Rosenholtz et al. (2019) suggested that the TTM could predict these results without requiring high-level feature interactions. Instead, holistic effects might be driven, in a post-perceptual stage, by the rich information that survives high-dimensional pooling in the TTM.
We tested this hypothesis in practice. Using a mongrel gender crowding discrimination task (see
Figure 10), we showed that the TTM did not reproduce holistic face crowding (see
Figure 12B). Although crowding occurred in the TTM when face flankers were added, there was no effect of flanker face orientation on the TTM performance. In other words, the high-dimensional pooling stage of the TTM did not preserve enough information to drive holistic processing in a post-perceptual stage. This result gives more support to the hypothesis that crowding happens selectively between high-level representations and cannot arise from low-level accounts, even using a high-dimensional pooling stage.
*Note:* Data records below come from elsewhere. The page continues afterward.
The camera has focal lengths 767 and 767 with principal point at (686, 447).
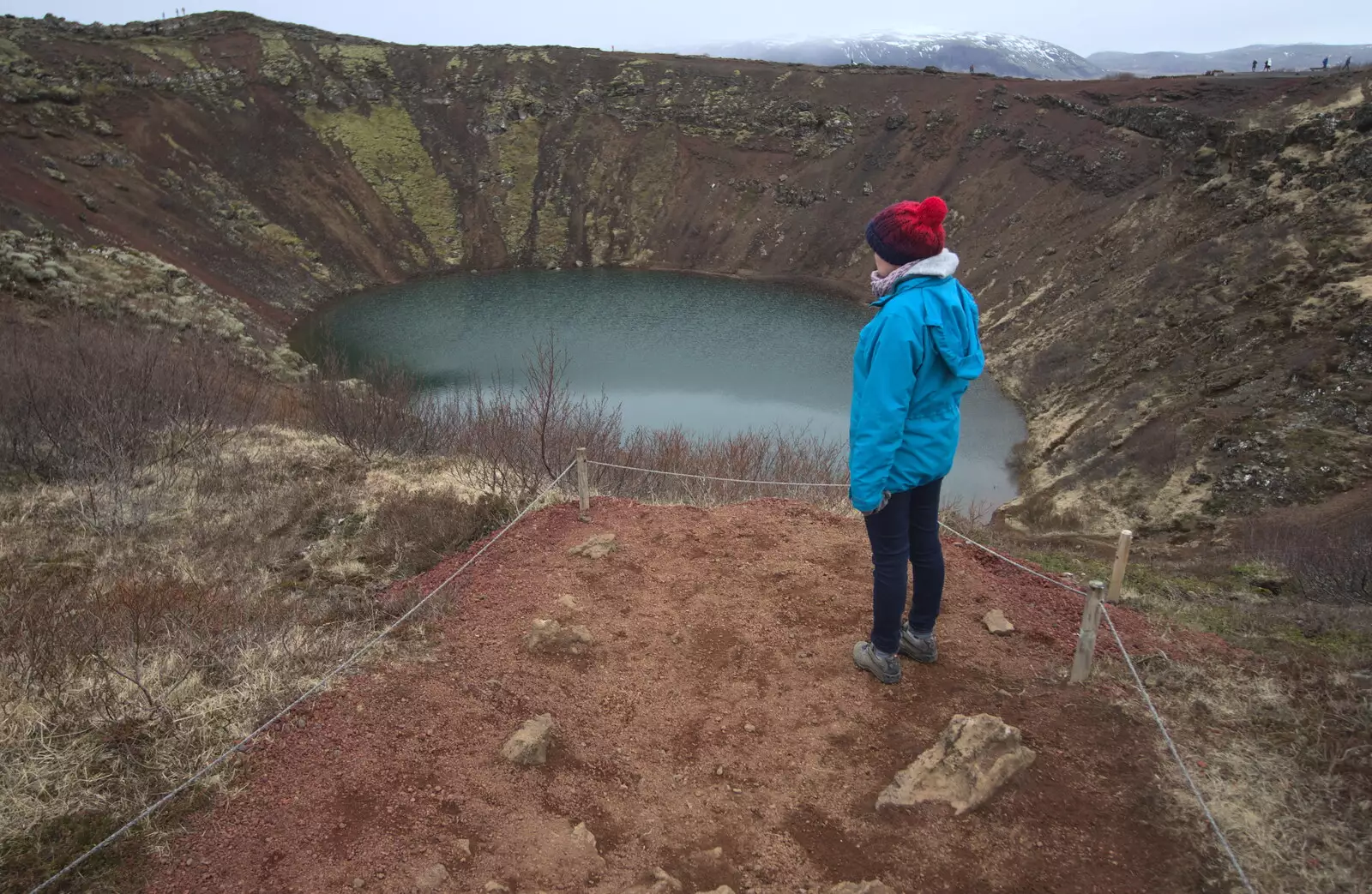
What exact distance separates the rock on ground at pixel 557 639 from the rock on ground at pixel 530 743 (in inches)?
32.2

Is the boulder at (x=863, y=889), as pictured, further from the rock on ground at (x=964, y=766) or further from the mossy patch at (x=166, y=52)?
the mossy patch at (x=166, y=52)

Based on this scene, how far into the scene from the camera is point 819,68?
4688 centimetres

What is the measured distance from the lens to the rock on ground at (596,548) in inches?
229

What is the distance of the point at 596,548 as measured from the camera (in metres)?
5.88

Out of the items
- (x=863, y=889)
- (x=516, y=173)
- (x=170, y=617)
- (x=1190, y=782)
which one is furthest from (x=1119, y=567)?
(x=516, y=173)

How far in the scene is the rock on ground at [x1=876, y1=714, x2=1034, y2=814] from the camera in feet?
10.7

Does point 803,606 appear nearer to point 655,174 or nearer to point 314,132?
point 655,174

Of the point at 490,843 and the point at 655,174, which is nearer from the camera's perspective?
the point at 490,843

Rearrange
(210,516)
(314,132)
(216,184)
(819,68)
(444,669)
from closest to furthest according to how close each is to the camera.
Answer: (444,669) → (210,516) → (216,184) → (314,132) → (819,68)

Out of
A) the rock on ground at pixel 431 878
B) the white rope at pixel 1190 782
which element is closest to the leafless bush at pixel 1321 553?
the white rope at pixel 1190 782

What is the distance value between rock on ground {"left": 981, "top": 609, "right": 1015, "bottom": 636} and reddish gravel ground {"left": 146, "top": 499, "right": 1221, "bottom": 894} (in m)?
0.05

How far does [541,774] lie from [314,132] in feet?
159

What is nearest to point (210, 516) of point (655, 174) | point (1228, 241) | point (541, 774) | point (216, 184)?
point (541, 774)

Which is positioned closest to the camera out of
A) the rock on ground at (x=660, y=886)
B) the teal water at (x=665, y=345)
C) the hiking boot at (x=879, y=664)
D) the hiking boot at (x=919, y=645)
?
the rock on ground at (x=660, y=886)
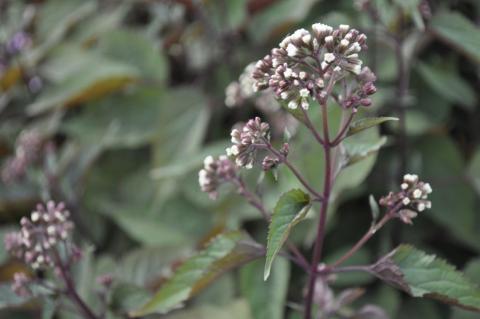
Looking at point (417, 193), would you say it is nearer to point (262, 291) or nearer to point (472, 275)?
point (262, 291)

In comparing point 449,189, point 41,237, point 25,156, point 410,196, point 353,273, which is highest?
point 410,196

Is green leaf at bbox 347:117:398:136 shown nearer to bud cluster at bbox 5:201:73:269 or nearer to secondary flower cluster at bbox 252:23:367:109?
secondary flower cluster at bbox 252:23:367:109

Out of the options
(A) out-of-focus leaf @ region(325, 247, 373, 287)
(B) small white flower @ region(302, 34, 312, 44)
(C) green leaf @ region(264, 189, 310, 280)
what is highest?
(B) small white flower @ region(302, 34, 312, 44)

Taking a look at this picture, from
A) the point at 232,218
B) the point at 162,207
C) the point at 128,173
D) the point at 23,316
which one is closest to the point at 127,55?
the point at 128,173

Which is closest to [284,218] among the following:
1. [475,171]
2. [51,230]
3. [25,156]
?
[51,230]

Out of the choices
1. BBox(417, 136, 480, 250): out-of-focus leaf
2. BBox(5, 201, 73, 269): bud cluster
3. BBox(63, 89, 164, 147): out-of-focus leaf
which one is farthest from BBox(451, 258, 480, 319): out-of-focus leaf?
BBox(63, 89, 164, 147): out-of-focus leaf

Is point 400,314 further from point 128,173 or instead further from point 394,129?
point 128,173

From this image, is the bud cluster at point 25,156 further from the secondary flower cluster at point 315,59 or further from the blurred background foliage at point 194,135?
the secondary flower cluster at point 315,59
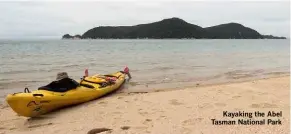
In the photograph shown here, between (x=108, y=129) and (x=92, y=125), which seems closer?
(x=108, y=129)

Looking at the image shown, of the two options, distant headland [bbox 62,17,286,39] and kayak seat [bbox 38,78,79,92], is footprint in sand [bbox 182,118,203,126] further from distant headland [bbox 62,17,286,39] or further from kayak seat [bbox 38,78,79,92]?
distant headland [bbox 62,17,286,39]

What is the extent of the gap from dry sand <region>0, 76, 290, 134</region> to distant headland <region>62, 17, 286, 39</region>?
137m

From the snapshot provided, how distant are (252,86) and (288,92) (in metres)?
1.58

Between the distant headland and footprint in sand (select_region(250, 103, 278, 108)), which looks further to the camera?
the distant headland

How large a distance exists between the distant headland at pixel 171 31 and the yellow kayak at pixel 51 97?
13610 cm

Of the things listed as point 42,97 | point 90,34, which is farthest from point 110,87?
point 90,34

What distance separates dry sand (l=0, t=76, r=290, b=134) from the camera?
616 centimetres

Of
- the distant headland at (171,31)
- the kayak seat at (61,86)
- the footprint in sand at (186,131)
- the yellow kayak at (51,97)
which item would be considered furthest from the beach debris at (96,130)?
the distant headland at (171,31)

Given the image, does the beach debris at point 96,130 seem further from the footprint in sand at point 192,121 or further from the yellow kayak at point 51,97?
the yellow kayak at point 51,97

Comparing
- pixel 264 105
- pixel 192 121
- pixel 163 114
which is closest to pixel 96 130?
pixel 163 114

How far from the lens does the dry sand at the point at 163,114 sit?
6.16 metres

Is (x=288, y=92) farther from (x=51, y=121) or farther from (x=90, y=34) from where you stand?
(x=90, y=34)

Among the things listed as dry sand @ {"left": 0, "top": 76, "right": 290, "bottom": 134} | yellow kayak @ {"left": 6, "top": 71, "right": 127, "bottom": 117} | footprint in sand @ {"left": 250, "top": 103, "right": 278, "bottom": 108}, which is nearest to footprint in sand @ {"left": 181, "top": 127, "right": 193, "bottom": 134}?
dry sand @ {"left": 0, "top": 76, "right": 290, "bottom": 134}

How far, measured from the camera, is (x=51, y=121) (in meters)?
7.76
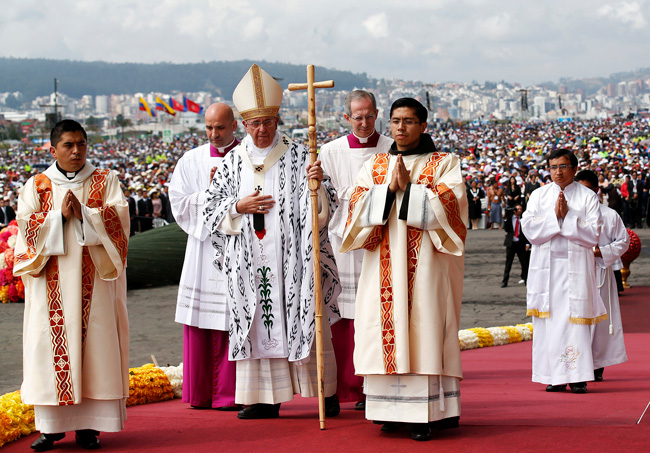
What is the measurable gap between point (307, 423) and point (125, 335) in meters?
1.12

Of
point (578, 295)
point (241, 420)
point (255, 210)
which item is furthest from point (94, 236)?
point (578, 295)

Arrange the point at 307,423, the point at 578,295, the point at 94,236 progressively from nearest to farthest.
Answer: the point at 94,236, the point at 307,423, the point at 578,295

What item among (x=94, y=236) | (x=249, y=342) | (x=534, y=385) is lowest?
(x=534, y=385)

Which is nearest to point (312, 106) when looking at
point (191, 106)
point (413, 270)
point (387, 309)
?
point (413, 270)

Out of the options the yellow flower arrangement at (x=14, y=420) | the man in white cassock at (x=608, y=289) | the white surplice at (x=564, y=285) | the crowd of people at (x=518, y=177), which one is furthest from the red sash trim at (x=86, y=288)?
the crowd of people at (x=518, y=177)

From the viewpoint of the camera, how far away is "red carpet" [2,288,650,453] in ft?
14.4

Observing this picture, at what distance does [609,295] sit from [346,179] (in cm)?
259

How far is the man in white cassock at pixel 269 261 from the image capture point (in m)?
5.26

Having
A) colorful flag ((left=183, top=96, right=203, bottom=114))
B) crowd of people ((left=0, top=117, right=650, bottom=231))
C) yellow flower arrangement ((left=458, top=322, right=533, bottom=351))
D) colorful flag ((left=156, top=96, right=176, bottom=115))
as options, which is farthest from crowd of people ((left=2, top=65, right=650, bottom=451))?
colorful flag ((left=183, top=96, right=203, bottom=114))

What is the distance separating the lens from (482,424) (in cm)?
481

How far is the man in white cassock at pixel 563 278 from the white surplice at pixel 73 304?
3.23m

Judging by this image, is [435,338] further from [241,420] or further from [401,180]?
[241,420]

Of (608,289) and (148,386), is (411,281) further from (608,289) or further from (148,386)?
(608,289)

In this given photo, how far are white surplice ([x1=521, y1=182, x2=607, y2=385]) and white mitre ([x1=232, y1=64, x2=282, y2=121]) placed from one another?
7.91ft
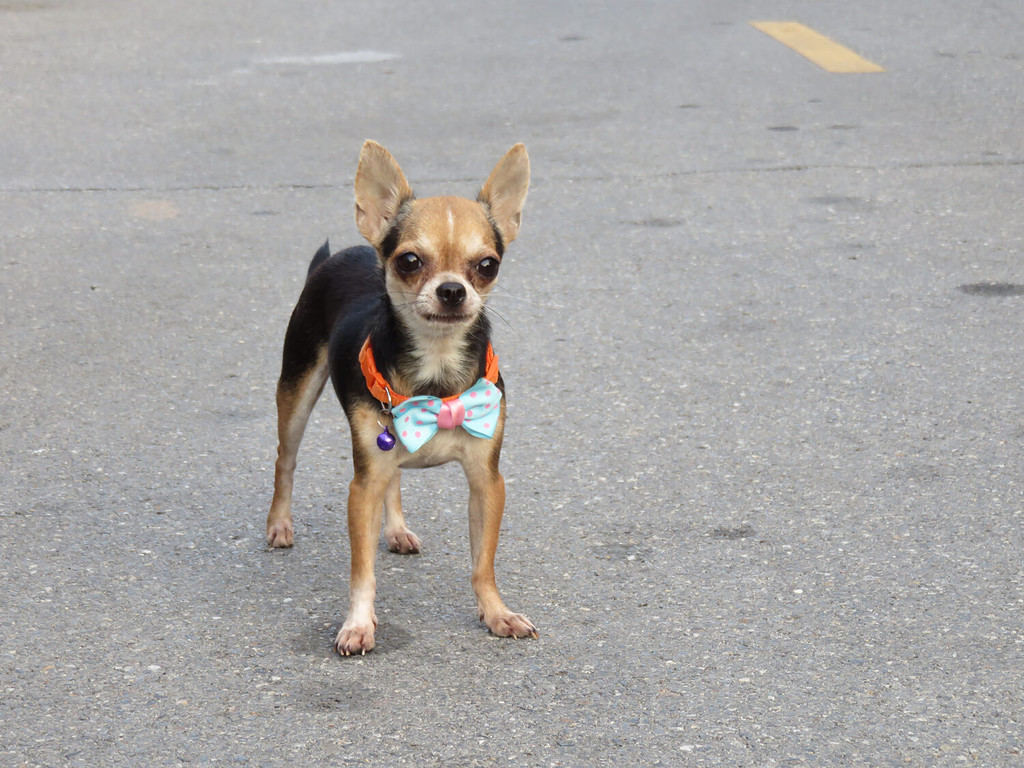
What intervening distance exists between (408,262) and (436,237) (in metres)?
0.10

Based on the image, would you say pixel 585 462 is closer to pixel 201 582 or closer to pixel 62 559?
pixel 201 582

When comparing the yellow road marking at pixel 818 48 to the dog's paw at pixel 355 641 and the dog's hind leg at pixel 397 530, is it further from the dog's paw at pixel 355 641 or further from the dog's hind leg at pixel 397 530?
the dog's paw at pixel 355 641

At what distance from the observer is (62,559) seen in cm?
461

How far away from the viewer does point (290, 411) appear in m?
4.70

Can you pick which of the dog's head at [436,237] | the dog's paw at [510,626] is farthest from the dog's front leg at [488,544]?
the dog's head at [436,237]

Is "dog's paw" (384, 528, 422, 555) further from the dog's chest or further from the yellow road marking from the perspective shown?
the yellow road marking

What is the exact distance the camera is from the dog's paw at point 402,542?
470 cm

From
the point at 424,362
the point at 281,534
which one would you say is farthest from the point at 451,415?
the point at 281,534

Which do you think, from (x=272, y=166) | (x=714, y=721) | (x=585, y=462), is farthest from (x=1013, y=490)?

It was recently argued that the face crowding results in
Farzin et al. (2009) may be due to differences in flankers reportability (
Reuther & Chakravarthi, 2019;
Rosenholtz et al., 2019). When target and flankers belong to the same category (upright faces as target and flankers), crowding may arise in part from reporting the flankers’ gender instead of the target one (substitution errors). However, when target and flankers belong to different categories (upright face as target and inverted faces as flankers), substitution errors are less likely to occur because flankers cannot be inadvertently reported. Hence, the decrease in crowding strength may be ascribed to the lack of substitution errors. As in the target cueing argument (see
Figure 8), this explanation assumes that target location uncertainty (and substitution errors, as a consequence) plays a crucial role in crowding, driving the entire difference in crowding strength between upright and inverted face flankers. However, this argument assumes that, prior to target-flanker substitution, upright/inverted faces are processed differently, thus implying some kind of holistic face processing, just as
Farzin et al. (2009) suggested. Indeed, if participants can avoid inadvertently reporting the gender of an inverted flanker face if it is swapped for the target due to location uncertainty, it means that this face needs to be identified as an inverted face. This requires holistic processing, especially for Mooney faces (which cannot be identified using low-level cues). Moreover, the results we obtain in the gender discrimination task (see
Figure 12B) suggest that this is not what happens in the TTM.